Siang itu usai mengadakan ulangan harian untuk kelas sepuluh, Bu Merlita mengajak Lambang untuk ikut pergi bersama guru-guru makan bakso di dekat stadion. Kebetulan Bu Merlita mendapat rezeki dan ingin mentraktir rekan-rekan kerjanya. Lambang tidak bisa menolak kendati dia ingin pulang membantu ibunya menyelesaikan pesanan. Kian hari pesanan ibunya semakin banyak.

Lambang menikmati baksonya dengan kuah merona. Perempuan humoris itu sangat menyukai bakso. Terkadang ibunya membuat menu bakso untuk Lambang. 

Dia menambahkan satu sendok sambal ke mangkok yang kuahnya sudah habis. Hanya tersisa pentol dan mie saja, sehingga ketika ditambahkan kecap, saos dan sambal akan terasa kental. Rekan sekerjanya juga ada yang melakukan hal yang sama. Rata-rata mereka adalah pecinta bakso dengan rasa pedas yang menggigit.

"Besok hari Minggu jalan-jalan, yuk. Udah lama kota gak rekreasi bareng," usul Bu Delia, guru Fisika.

"Setuju! Ke Pantai Pasir Putih saja. Ada tempat makan yang baru milik temanku," sambut Bu Kaila, guru Ekonomi.

Hampir semua menyetujui usulan untuk rekreasi. Hanya Lambang yang tidak berkomentar apapun. Dia masih canggung untuk ikut berkomentar meski sudah sekian lama satu tempat kerja dengan mereka. 

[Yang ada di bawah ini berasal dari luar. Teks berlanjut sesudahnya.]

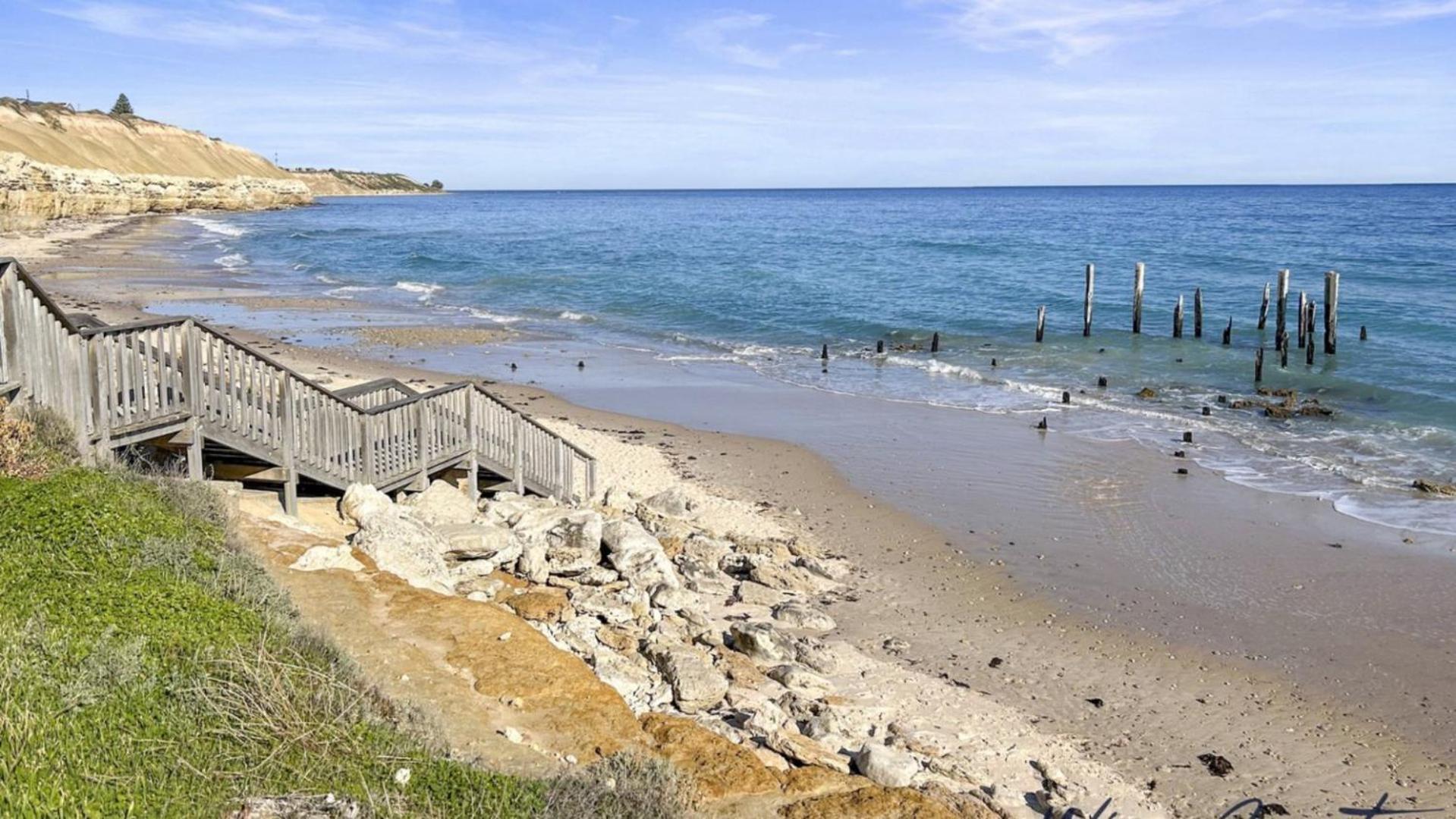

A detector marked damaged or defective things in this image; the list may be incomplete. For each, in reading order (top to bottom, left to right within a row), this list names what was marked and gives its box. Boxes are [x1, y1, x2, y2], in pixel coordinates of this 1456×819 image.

broken wooden piling [1083, 265, 1095, 337]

"Lambang ikut, ya? Sekali-kali gak apa-apa kan ikut jalan-jalan. Supaya pikiran bisa segar kembali saat mengajar di hari Senin. Ya? Mau, ya?" desak Bu Merlita.

Desakan orang yang sangat dihormatinya tidak mampu dia tolak. Bahkan Bu Merlita menawarkan untuk menjemputnya. Akhirnya Lambang mengangguk pasrah.

"Sekali-kali harus keluar, Bu, supaya pikiran tidak tegang. Siapa tahu di sana bisa ketemu jodoh," celetuk Bu Delia. 

Semua tertawa mendengarnya termasuk Lambang. Dia tidak merasa tersinggung karena sangat paham akan maksud Bu Delia hanya bergurau untuk memeriahkan suasana. 

Ketika pulang Lambang memesan satu bungkus bakso untuk ibunya. Semula dia mau membayar sendiri, tetapi Bu Merlita mengembalikan uangnya. Lambang semakin tidak enak hati dengan guru yang murah senyum itu.

Tiba di rumah, ibunya masih menyelesaikan pesanan nasi kotak. Lambang langsung turun tangan untuk membantu.

"Maaf, Bu. Tadi diajak teman mampir ke warung bakso. Ini aku bawakan untuk ibu juga," kata Lambang sambil menyerahkan sebungkus bakso.

"Nggak apa-apa, kamu juga berhak untuk sesekali bersenang-senang. Ibu malah sedih kalo kamu di rumah terus. Keluarlah bersama teman-temanmu. Supaya kamu bisa menikmati kebersamaan bersama mereka."

Lambang memeluk ibunya erat sambil menahan air mata. Dia bersyukur bisa memiliki ibu seperti perempuan tegar yang berkaca mata itu.